◆ **Brief**
Because the entries hold pictures, reproduce only their words, exactly as written.

◆ **Image-text web data**

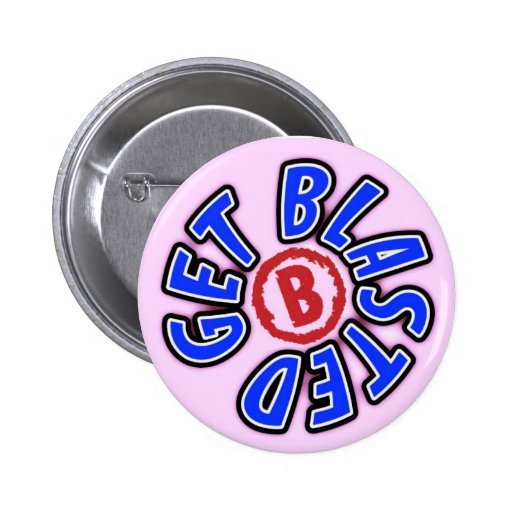 Get Blasted Pin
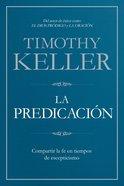 La Predicacin: Compartir La Fe En Tiempos De Escepticismo Paperback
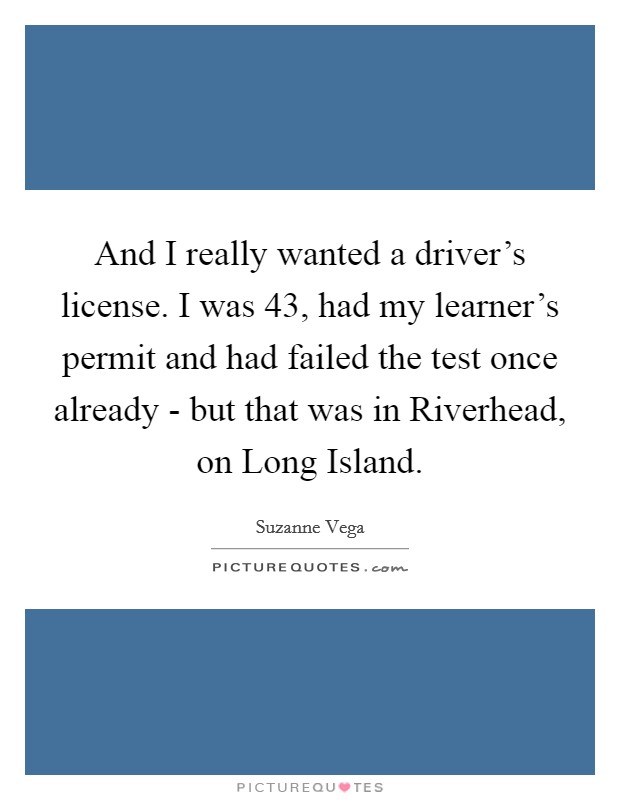 And I really wanted a driver's license. I was 43, had my learner's permit and had failed the test once already - but that was in Riverhead, on Long Island Picture Quote #1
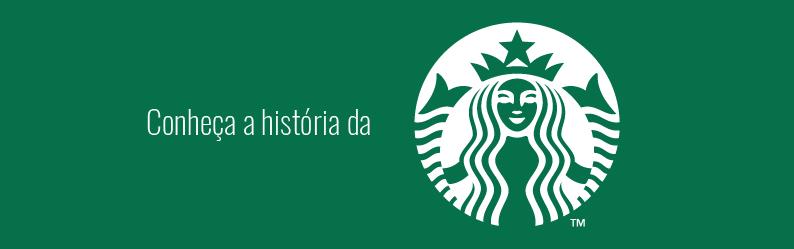 Conheça a história da Starbucks, a marca que ultrapassou fronteiras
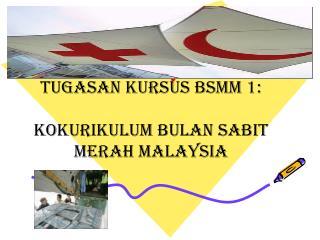 TUGASAN KURSUS BSMM 1: KOKURIKULUM BULAN SABIT MERAH MALAYSIA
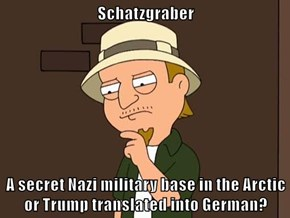 Schatzgraber  A secret Nazi military base in the Arctic or Trump translated into German?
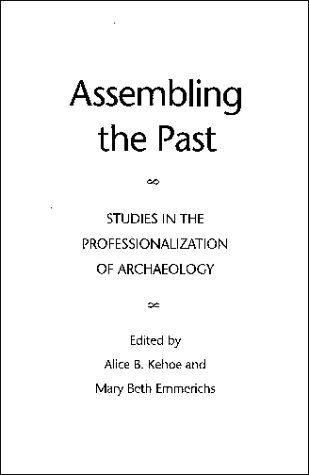 Assembling the Past: Studies in the Professionalization: Editor-Alice Beck Kehoe;
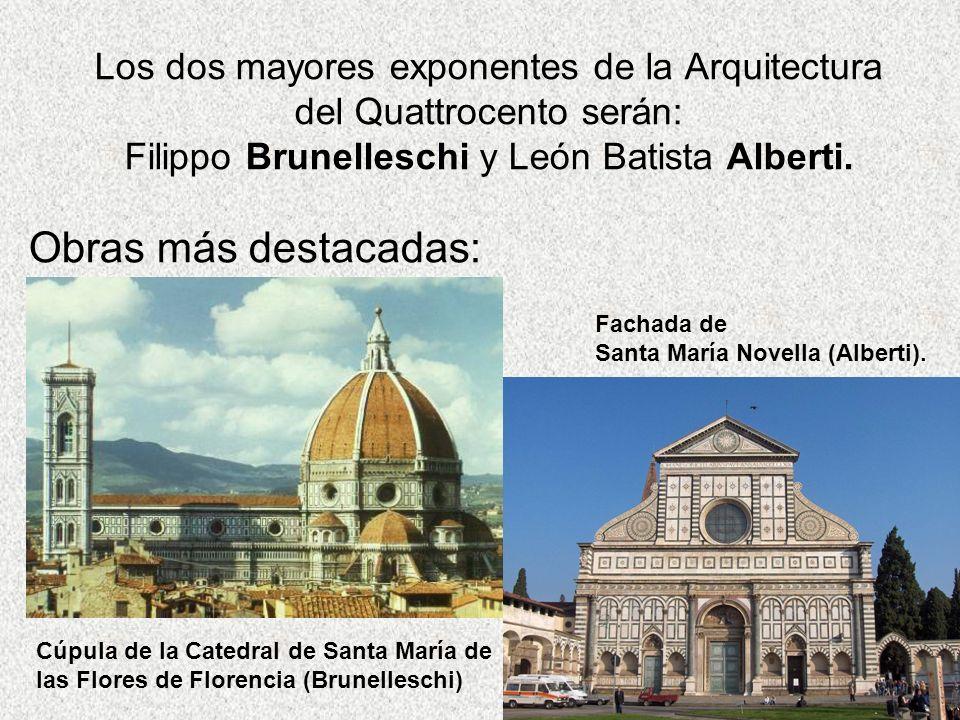 Los dos mayores exponentes de la Arquitectura del Quattrocento serán: Filippo Brunelleschi y León Batista Alberti.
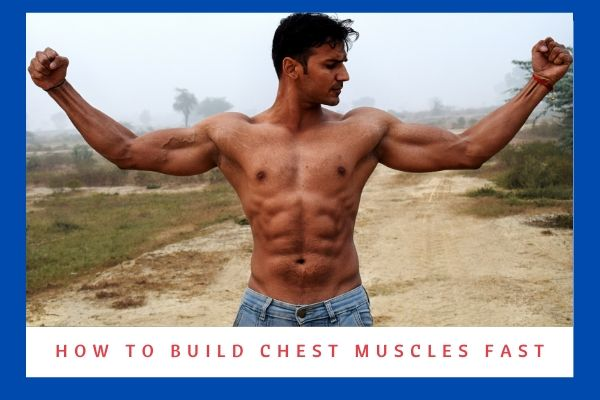 How to build chest muscles fast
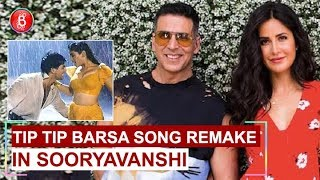 Sooryavanshi Akshay Kumar-Katrina Kaif to feature in Tip Tip Barsa Paani's revamped track?
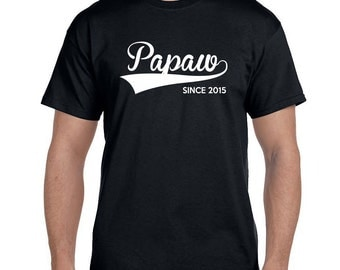 Papaw Gifts, Papaw Shirt, Papaw TShirts, Personalized Gifts for Papaw Fathers Day Gift Grandparents shirts Poppy Gifts Since (ANY YEAR)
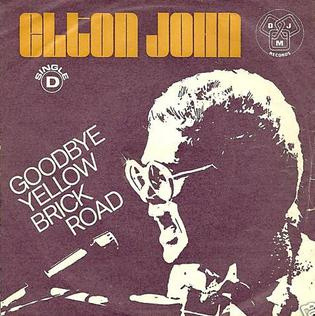 Goodbye Yellow Brick Road (song) song by Elton John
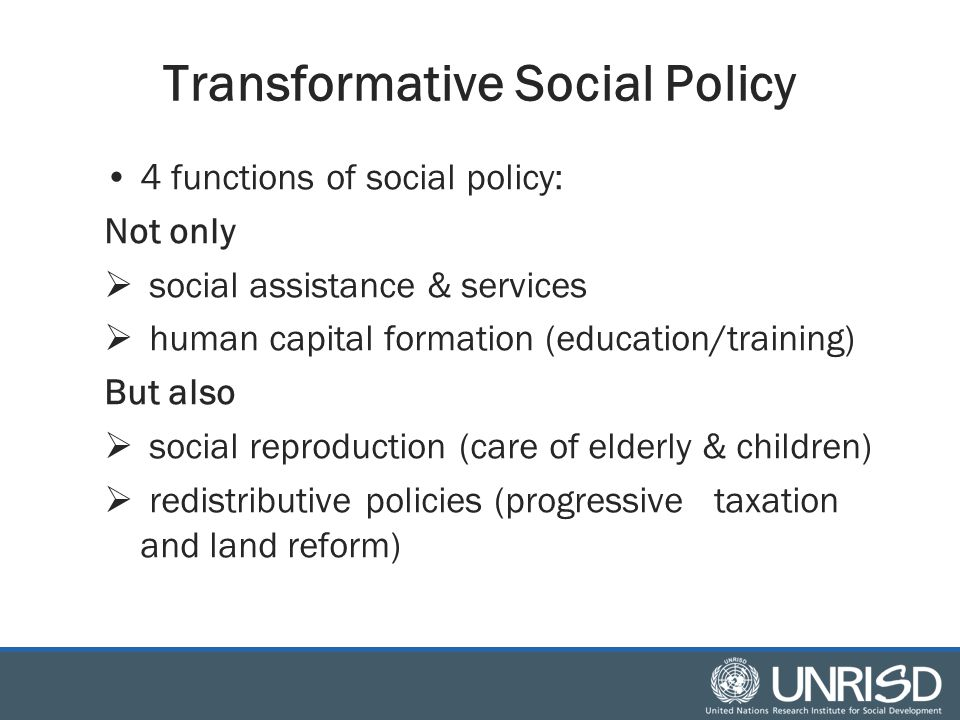 Transformative Social Policy 4 functions of social policy: Not only  social assistance & services  human capital formation (education/training) But also  social reproduction (care of elderly & children)  redistributive policies (progressive taxation and land reform)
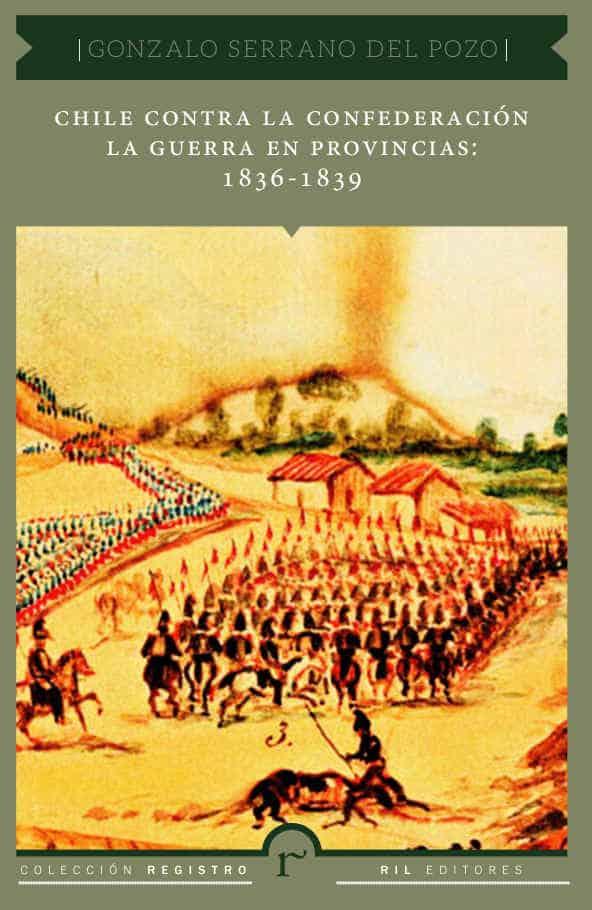 Chile contra la Confederación. La guerra en provincias: 1836 - 1839 1
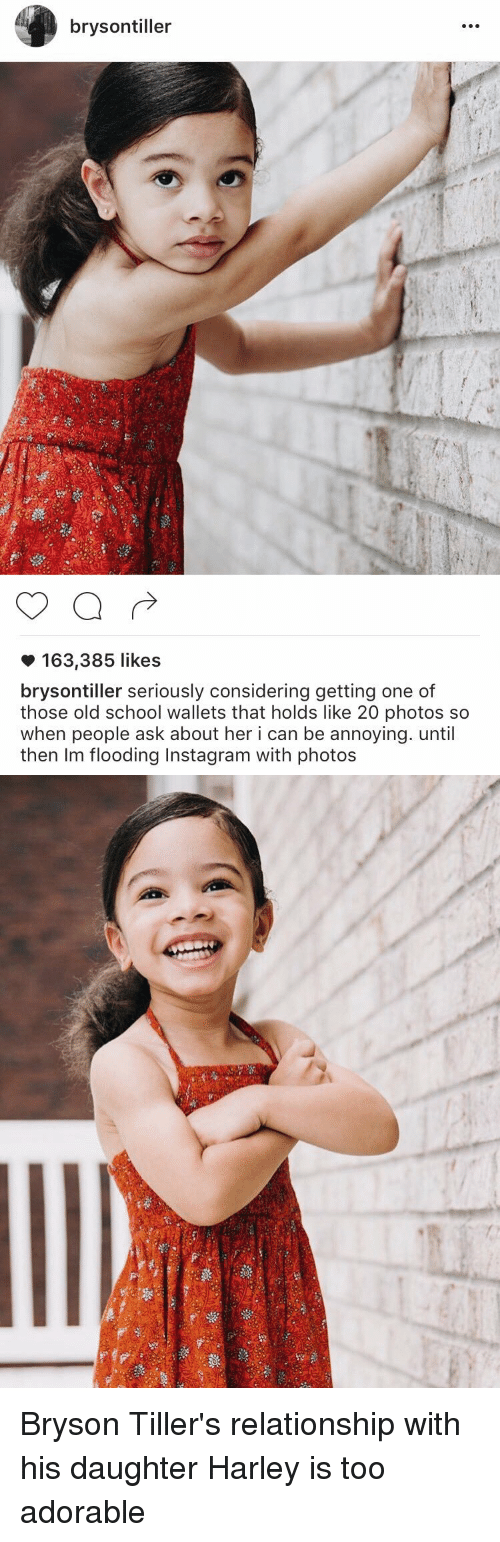 Bryson Tiller, Funny, and Instagram: brysontiller  163,385 likes  brysontiller seriously considering getting one of  those old school wallets that holds like 20 photos so  when people ask about her i can be annoying. until  then Im flooding Instagram with photos Bryson Tiller's relationship with his daughter Harley is too adorable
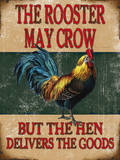 The Rooster May Crow Blikkskilt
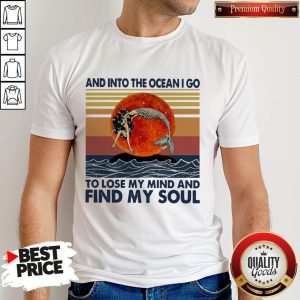 Mermaid Sunset And Into The Ocean I Go To Lose My Mind And Find My Soul Shirt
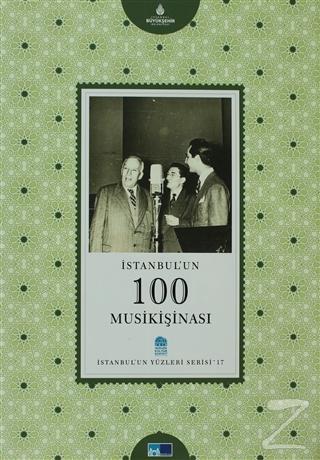 İstanbul'un 100 Musikişinası (Ciltli)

◆ **Response area**
 Get Blasted Pin
 La Predicacin: Compartir La Fe En Tiempos De Escepticismo Paperback
 And I really wanted a driver's license. I was 43, had my learner's permit and had failed the test once already - but that was in Riverhead, on Long Island Picture Quote #1
 Conheça a história da Starbucks, a marca que ultrapassou fronteiras
 TUGASAN KURSUS BSMM 1: KOKURIKULUM BULAN SABIT MERAH MALAYSIA
 Schatzgraber  A secret Nazi military base in the Arctic or Trump translated into German?
 Assembling the Past: Studies in the Professionalization: Editor-Alice Beck Kehoe;
 Los dos mayores exponentes de la Arquitectura del Quattrocento serán: Filippo Brunelleschi y León Batista Alberti.
 How to build chest muscles fast
 Sooryavanshi Akshay Kumar-Katrina Kaif to feature in Tip Tip Barsa Paani's revamped track?
 Papaw Gifts, Papaw Shirt, Papaw TShirts, Personalized Gifts for Papaw Fathers Day Gift Grandparents shirts Poppy Gifts Since (ANY YEAR)
 Goodbye Yellow Brick Road (song) song by Elton John
 Transformative Social Policy 4 functions of social policy: Not only  social assistance & services  human capital formation (education/training) But also  social reproduction (care of elderly & children)  redistributive policies (progressive taxation and land reform)
 Chile contra la Confederación. La guerra en provincias: 1836 - 1839 1
 Bryson Tiller, Funny, and Instagram: brysontiller  163,385 likes  brysontiller seriously considering getting one of  those old school wallets that holds like 20 photos so  when people ask about her i can be annoying. until  then Im flooding Instagram with photos Bryson Tiller's relationship with his daughter Harley is too adorable
 The Rooster May Crow Blikkskilt
 Mermaid Sunset And Into The Ocean I Go To Lose My Mind And Find My Soul Shirt
 İstanbul'un 100 Musikişinası (Ciltli)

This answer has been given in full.